We next drove to Lake Louise in Banff. Except there was no place to camp and we couldn't get to the fancy hotel (not that we could afford to stay there). I don't remember why, perhaps because of the "No Camping Ahead" signs. We did park somewhere and hiked up a mountain so that we could see the lake as well as the lodge we'd heard so much about. Unbelievable blue water. But we needed a place to camp and ended up on Mt Eisenhower. The Canadians changed the name in 1979 back to Castle Mountain because why would you name a Canadian Mountain after an American president. I mean, really. Quick story about that mountain, we camped high, at the treeline and not "finished," that is no facilities. The next morning for some crazy reason, I decided I needed to wash my hair. Without thinking I stuck my head in the small creek next to our campsite. Wow. The water was so cold that I felt like my head was hit by a hammer.

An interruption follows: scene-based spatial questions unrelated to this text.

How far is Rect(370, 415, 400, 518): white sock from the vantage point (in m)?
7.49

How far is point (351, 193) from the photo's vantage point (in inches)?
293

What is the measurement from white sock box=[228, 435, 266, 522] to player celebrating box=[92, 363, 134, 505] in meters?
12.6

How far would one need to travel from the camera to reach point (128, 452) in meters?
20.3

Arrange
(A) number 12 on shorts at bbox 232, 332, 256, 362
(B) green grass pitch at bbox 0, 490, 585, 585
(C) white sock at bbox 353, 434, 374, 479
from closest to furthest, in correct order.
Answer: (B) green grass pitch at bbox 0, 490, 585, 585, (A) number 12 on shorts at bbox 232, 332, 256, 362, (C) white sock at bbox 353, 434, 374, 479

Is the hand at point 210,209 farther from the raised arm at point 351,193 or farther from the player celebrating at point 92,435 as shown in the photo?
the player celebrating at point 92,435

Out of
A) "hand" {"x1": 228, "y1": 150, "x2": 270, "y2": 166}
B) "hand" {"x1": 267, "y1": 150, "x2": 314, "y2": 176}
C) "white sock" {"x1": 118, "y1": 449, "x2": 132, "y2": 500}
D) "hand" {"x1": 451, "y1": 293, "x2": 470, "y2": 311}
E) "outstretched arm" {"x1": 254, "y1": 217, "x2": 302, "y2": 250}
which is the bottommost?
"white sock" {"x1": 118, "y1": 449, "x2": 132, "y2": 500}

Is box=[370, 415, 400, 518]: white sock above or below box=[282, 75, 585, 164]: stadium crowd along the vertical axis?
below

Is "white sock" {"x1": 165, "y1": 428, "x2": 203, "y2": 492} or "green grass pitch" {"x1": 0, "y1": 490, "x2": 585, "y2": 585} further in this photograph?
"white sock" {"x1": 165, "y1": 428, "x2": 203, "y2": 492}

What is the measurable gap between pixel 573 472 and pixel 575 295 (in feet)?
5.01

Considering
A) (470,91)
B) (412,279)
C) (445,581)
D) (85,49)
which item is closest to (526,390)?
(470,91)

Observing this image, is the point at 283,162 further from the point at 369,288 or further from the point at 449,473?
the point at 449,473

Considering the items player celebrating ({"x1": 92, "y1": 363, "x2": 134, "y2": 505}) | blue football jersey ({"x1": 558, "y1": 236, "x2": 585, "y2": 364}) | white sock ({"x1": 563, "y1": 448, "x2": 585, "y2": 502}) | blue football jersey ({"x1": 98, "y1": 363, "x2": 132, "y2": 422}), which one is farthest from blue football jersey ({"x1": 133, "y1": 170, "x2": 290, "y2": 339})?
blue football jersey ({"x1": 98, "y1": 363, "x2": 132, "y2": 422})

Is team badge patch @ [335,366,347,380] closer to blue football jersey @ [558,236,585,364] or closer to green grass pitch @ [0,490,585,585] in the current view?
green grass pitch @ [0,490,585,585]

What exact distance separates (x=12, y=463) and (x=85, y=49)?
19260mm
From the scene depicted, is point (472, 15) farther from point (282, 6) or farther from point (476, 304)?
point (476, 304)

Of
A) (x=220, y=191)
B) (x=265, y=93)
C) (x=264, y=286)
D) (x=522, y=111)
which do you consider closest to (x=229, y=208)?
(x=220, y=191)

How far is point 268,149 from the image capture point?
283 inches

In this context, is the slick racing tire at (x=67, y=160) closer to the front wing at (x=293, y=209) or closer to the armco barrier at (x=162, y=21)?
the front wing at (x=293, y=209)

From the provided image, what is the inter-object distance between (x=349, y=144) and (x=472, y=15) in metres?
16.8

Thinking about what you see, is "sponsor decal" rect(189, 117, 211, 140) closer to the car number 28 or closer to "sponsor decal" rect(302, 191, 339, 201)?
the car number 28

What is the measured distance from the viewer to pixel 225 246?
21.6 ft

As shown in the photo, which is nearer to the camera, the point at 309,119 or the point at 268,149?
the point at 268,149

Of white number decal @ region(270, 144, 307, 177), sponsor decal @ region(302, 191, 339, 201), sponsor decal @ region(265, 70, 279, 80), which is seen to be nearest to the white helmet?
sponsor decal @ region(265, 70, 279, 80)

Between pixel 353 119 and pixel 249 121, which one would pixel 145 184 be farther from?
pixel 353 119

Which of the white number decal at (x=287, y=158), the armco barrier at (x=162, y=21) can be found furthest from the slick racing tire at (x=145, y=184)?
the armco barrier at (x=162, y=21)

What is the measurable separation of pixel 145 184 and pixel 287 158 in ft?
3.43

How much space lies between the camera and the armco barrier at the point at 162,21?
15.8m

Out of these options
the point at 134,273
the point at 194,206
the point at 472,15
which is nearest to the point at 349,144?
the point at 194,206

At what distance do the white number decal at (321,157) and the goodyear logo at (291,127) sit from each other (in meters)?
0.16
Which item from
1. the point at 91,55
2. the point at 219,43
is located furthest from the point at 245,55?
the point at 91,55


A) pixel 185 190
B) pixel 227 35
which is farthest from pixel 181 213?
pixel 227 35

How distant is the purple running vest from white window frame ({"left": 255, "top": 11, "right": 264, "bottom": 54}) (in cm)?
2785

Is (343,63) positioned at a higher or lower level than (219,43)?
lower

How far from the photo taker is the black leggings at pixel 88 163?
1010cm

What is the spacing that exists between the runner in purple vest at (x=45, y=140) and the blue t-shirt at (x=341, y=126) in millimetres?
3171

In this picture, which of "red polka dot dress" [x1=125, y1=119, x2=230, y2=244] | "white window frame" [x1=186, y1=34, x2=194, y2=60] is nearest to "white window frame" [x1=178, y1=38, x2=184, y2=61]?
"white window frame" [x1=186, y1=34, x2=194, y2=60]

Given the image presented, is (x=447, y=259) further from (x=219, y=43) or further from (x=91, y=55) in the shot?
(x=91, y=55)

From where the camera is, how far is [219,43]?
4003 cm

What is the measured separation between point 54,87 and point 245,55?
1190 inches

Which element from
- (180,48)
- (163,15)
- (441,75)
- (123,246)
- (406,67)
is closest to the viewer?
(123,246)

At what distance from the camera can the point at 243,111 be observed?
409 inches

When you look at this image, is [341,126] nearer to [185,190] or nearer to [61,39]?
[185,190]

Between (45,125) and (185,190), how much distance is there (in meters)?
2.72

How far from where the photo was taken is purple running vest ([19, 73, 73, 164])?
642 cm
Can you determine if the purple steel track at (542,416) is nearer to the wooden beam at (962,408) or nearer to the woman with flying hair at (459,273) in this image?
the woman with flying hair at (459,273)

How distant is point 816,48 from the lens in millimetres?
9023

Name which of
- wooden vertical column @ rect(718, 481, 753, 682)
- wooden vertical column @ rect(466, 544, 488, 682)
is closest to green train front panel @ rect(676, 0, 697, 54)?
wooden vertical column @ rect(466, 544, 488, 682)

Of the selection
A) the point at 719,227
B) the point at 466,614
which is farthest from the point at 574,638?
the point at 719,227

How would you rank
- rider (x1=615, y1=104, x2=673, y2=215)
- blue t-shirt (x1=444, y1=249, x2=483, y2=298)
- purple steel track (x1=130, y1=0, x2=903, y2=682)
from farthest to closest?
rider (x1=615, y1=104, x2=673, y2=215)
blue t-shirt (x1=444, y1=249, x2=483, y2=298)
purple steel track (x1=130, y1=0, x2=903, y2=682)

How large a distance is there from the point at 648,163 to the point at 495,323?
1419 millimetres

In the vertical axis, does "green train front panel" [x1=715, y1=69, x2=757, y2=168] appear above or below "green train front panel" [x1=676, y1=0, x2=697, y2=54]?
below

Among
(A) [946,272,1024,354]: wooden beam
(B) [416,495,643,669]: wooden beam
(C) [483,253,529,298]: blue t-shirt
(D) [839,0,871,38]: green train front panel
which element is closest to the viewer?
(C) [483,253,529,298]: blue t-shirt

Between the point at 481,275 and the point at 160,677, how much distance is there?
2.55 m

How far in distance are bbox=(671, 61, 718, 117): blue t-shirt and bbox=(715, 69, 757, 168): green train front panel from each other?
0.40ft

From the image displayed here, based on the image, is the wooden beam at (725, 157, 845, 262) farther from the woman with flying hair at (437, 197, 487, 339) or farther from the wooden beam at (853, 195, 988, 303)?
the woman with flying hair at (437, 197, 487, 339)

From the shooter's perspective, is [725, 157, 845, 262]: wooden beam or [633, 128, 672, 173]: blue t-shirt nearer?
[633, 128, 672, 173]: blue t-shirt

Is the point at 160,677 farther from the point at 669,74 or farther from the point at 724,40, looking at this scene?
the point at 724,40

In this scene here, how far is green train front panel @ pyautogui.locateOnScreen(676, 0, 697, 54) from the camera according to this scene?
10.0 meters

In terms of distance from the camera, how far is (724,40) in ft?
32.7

On July 20, 1969, the last night of our journey, we were sleeping next to a cornfield someplace in Saskatchewan, Canada. The night sky was clear, the moon was out but i think it was a quarter moon. We were listening to my tiny little radio about Tranquility Base and man walking on the moon. Pretty spectacular, we thought. But so was our trip, we noted.
Circling back to Tranquility. The Japanese Gardens at Maymont are a place where tranquility reigns. The image is looking over the Moon Bridge to the waterfall.
Postscript. Last year, I reached out to my travelling companions. They still live in Platte, SD, and are doing well.